The average prose and quantitative literacy of Whites in four-year institutions is higher than for any other racial/ethnic group, mirroring trends in the general population. The fact that white students also have the highest prose and document literacy among students in 2-year colleges provides further evidence that the literacy gap between minority and non-minority students persists.
The literacy skills of college students are directly related to the education of their parents: children whose parents graduated college or attended graduate school have higher literacy than students whose parents did not graduate high school or stopped after receiving a high school diploma or GED.
Despite variations in income, most differences in the literacy of students across income groups are not significant. The most significant disparity exists between students in 4-year institutions with the lowest and highest income backgrounds. Students in the highest income group (either their personal income or the income of their parents) have higher prose and document literacy than students in the lowest income group.
Literacy level is significantly higher among students who say their coursework places a strong emphasis on applying theories or concepts to practical problems, in comparison to students who say their coursework rarely touch on these skills.
The results of the study are intended to help college and university administrators identify specific academic areas where students have literacy gaps that should be addressed, as well as provide information on how prepared students are to join the labor force.
The report includes comparisons with data contained in the U.S. Department of Education’s “National Assessment of Adult Literacy” (NAAL), the first nationwide assessment of the literacy skills of U.S. adults aged 16 and older in more than a decade. The first NAAL report, which was released in December, was written by AIR authors.
“Despite the lackluster performance of many graduates on quantitative literacy, we should nevertheless be encouraged that current college graduates are not falling behind in terms of literacy when compared to graduates from earlier generations,” says Emerson Elliott, a former Commissioner of Education Statistics at the U.S. Department of Education.

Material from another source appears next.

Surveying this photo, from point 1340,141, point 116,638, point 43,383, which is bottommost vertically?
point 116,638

“Higher education institutions should take careful note of the important benefits derived from emphasizing analytic and critical thinking, and the application of theories in preparing students,” says Peter Ewell, vice president of the National Center for Higher Education Management Systems.
Elliott and Ewell are members of the National Advisory Panel that guided the direction of the study. Other panel members include: Joni Finney, vice president of the National Center for Public Policy and Higher Education; George Kuh, director of the Center for Postsecondary Research at Indiana University; Margaret Miller, director of the Center for the Study of Higher Education at the University of Virginia; and Nichole Rowles, Planning and Evaluation Officer for The Pew Charitable Trusts.

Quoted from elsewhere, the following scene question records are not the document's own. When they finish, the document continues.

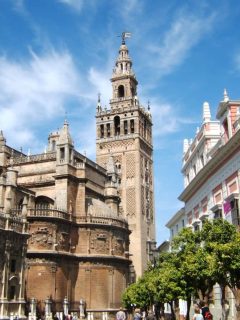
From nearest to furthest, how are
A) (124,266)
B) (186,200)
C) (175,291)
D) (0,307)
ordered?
(175,291), (0,307), (186,200), (124,266)

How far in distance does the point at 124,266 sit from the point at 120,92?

Established in 1946, the American Institutes for Research (AIR) is an independent, nonpartisan not-for-profit organization that conducts behavioral and social science research on important social issues and delivers technical assistance both domestically and internationally in the areas of health, education, and workforce productivity.
The Pew Charitable Trusts
The Pew Charitable Trusts serves the public interest by providing information, advancing policy solutions and supporting civic life. Based in Philadelphia, with an office in Washington, D.C., the Trusts will invest $204 million in fiscal year 2006 to provide organizations and citizens with fact-based research and practical solutions for challenging issues.